Task statement ::
Render as a numbered list the rows from the line containing "What distance from the camera" through the line containing "8.02 meters", both included, leaving out blank lines.

Records for the exercise ::

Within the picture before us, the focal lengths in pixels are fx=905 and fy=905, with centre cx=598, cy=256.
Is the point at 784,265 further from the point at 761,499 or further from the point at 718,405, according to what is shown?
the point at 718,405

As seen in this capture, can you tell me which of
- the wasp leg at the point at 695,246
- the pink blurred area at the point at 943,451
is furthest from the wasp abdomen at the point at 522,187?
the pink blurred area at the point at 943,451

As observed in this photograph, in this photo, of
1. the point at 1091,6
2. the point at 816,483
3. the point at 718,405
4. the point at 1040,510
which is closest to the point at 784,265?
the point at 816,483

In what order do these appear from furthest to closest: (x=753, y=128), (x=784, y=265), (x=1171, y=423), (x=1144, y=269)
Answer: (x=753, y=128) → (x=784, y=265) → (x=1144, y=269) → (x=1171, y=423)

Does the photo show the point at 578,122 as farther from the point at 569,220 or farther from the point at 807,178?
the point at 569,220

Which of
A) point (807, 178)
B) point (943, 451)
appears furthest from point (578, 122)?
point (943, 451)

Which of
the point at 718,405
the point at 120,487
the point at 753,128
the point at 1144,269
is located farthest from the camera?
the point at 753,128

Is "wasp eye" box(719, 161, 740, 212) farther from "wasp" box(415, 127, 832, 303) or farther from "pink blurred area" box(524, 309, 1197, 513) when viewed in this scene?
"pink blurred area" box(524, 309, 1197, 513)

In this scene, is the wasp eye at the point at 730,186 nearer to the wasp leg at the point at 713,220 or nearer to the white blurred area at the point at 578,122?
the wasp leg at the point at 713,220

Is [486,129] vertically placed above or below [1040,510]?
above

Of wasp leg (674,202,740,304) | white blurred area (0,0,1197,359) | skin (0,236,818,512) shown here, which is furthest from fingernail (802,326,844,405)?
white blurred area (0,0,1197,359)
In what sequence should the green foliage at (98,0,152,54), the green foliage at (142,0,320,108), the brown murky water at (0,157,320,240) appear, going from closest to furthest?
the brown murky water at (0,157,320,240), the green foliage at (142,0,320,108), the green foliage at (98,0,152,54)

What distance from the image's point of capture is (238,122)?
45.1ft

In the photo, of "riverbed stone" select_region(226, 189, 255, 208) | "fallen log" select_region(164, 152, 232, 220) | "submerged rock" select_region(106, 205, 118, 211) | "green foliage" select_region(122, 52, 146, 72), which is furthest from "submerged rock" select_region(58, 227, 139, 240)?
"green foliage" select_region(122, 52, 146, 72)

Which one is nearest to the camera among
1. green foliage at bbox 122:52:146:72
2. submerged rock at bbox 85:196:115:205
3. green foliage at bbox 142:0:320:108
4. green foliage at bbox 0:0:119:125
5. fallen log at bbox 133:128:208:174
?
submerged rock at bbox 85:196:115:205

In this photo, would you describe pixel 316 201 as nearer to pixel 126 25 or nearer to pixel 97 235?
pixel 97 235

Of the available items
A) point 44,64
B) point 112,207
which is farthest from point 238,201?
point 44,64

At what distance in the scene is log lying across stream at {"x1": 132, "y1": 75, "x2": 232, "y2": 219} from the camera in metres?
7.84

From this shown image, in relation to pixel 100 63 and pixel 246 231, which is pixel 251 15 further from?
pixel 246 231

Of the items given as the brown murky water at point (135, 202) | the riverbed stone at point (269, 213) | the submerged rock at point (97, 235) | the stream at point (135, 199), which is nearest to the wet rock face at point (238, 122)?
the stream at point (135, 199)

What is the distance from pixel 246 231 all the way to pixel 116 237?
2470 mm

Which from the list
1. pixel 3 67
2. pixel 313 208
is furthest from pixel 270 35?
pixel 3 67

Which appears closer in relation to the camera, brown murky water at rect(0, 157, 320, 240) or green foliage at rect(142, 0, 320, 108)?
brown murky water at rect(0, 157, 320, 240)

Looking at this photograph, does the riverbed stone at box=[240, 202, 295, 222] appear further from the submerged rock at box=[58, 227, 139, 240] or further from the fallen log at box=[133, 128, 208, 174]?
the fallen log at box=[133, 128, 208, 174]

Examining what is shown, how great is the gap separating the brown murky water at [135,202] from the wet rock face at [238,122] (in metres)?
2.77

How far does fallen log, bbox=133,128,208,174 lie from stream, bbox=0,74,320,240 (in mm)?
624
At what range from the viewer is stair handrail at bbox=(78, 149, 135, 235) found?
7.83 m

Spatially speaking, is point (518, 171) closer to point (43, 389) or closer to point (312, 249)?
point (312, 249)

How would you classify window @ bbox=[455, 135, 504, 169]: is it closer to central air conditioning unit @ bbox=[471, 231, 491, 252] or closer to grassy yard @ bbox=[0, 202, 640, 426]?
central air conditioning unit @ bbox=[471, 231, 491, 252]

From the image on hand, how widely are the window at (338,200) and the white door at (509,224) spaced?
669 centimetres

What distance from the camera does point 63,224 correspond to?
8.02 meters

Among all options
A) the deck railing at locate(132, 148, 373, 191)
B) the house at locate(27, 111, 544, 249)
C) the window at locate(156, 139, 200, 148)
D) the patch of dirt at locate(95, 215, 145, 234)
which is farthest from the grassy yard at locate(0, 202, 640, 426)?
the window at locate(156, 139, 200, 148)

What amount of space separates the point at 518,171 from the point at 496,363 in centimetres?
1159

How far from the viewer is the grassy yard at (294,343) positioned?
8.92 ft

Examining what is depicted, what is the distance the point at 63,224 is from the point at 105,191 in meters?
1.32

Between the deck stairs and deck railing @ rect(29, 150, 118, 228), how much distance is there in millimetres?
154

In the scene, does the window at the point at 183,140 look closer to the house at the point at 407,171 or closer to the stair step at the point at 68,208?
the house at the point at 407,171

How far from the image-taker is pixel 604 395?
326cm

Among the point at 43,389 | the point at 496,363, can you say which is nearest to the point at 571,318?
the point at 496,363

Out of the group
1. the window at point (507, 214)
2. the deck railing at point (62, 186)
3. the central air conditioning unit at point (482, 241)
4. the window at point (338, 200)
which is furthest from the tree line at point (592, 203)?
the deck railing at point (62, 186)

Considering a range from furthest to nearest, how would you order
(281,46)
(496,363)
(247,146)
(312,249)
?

Answer in full ::
1. What distance from the camera does point 63,224 correspond to?
2. 8.02 meters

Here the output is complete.